No, it is better if Fossett is never found. The only appropriate capstone for his myriad adventures would be for him to disappear in a cloud of mystery, joining the likes of Ambrose Bierce, Judge Crater, and Amelia Earhart in that most elite of clubs, that of the famous disappeared. Author and journalist Bierce — the “old Gringo”- disappeared somewhere in Mexico in the midst of a revolution. New York Supreme Court Judge Crater, the “Missingist man in New York” walked out of a restaurant, bid his friends adieu, and disappeared like a puff of smoke into the night. And explorers are still searching for Earhart’s plane lost in the Pacific on the eve of World War II, while conspiracy theorists and UFO-buffs have concluded that she was either kidnapped by the Japanese and became Tokyo Rose or was carried off by aliens.

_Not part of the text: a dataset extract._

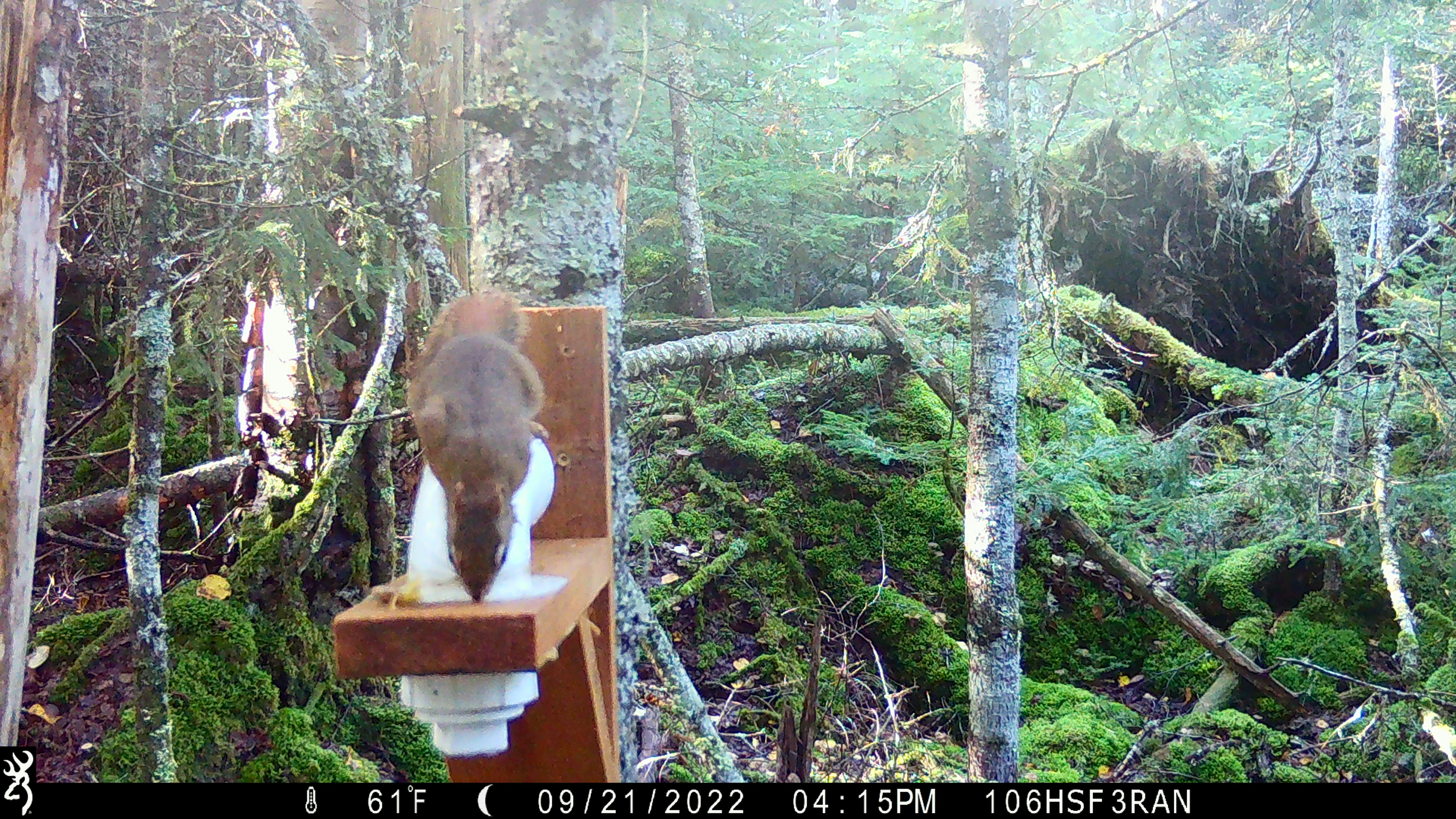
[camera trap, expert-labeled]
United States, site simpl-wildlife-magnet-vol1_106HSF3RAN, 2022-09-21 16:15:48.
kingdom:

Fossett deserves to join this most exclusive of clubs. But it is a club that keeps shrinking. Jet-hijacker D.B. Cooper (not even his real name!) is still out there somewhere, but author-pilot Antoine de Saint-Exupéry‘s decades long sleep was disturbed by sonar-wielding explorers who found his plane off the French Riviera. Jimmy Hoffa is remains missing, but mountaineer George Mallory, who disappeared on Everest in 1924 has been found thawing out of a snow field high on the slopes of the mountain.
So, Steve, wherever you are, stay there. If the aliens in Area 51 didn’t transport you to a parallel universe, I at least hope you are tucked away deep in a canyon where Google’s software can’t peer and pilots dare not fly. Fame may come from knowing, but immortality only comes for adventurers when it is wrapped in the shroud of mystery.